## REQUIREMENT
Go through the material and return every line that contains the string "from".

________________

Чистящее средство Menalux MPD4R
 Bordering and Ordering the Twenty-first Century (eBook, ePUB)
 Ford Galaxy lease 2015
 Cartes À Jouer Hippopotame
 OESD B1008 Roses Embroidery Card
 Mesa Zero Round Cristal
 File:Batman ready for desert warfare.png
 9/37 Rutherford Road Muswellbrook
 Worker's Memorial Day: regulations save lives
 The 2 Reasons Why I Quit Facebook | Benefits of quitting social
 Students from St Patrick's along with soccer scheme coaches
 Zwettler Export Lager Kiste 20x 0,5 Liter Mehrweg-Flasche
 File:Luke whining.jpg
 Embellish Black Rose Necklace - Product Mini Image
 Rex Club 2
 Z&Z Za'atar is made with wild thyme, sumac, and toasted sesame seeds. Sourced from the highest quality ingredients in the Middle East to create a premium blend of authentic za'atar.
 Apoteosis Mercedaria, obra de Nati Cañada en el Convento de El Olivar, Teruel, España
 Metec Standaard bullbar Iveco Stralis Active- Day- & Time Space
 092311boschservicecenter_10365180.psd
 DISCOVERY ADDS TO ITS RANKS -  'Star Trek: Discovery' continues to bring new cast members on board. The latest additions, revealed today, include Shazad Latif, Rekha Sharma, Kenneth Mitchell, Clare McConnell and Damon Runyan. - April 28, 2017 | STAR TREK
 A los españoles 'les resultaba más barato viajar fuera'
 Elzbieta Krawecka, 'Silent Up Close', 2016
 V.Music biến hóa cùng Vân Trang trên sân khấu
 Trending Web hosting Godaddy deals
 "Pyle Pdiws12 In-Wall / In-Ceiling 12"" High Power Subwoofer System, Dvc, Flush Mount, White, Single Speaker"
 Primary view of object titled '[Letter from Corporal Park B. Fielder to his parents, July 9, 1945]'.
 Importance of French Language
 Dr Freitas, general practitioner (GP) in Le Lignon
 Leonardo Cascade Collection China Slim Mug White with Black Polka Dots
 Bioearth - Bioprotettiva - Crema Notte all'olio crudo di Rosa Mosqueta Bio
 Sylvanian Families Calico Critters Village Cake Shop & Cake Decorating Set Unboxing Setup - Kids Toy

________________

## REPLY TO THE TASK
 Students from St Patrick's along with soccer scheme coaches
 Z&Z Za'atar is made with wild thyme, sumac, and toasted sesame seeds. Sourced from the highest quality ingredients in the Middle East to create a premium blend of authentic za'atar.
 Primary view of object titled '[Letter from Corporal Park B. Fielder to his parents, July 9, 1945]'.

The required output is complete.